Relevés de questions spatiales:
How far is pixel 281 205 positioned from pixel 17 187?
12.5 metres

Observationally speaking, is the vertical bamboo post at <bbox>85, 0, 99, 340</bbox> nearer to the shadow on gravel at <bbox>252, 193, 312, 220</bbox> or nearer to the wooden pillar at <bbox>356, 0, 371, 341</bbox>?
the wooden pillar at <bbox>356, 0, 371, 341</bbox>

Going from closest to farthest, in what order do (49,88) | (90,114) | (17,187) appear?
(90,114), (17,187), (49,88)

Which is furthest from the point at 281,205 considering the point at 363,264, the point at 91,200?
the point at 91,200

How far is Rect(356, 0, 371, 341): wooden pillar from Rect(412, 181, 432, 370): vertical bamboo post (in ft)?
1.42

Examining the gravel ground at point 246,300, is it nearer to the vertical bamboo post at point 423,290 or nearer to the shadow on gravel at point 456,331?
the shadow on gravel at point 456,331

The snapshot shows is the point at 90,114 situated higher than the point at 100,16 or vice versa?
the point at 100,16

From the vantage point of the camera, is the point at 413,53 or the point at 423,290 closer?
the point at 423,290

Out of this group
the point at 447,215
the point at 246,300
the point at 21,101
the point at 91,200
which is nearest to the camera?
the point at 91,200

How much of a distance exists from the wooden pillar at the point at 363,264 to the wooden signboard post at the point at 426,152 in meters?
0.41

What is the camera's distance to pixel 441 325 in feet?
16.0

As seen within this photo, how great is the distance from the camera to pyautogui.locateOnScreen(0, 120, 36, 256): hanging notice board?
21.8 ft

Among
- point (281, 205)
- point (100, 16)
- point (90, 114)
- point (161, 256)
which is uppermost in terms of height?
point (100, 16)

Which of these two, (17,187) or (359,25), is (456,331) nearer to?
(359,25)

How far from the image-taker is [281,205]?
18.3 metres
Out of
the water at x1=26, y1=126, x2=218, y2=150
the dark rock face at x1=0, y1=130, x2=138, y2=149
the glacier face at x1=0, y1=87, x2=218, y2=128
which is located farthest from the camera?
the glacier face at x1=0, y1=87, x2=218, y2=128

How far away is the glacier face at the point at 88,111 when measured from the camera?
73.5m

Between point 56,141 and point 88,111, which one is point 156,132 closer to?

▶ **Consigne**: Réécrivez le passage qui va de la ligne contenant « How far from the image-taker is [281,205]? » jusqu'à la fin de la liste, en remplaçant « camera » par « viewer » et sans rien modifier d'autre.

▶ **Réponse**:
How far from the image-taker is [281,205]?
18.3 metres
Out of
the water at x1=26, y1=126, x2=218, y2=150
the dark rock face at x1=0, y1=130, x2=138, y2=149
the glacier face at x1=0, y1=87, x2=218, y2=128
which is located farthest from the viewer?
the glacier face at x1=0, y1=87, x2=218, y2=128

How far away is the glacier face at the point at 88,111 when measured from the viewer?
73.5m

Between point 56,141 and point 88,111, which one is point 156,132 closer to?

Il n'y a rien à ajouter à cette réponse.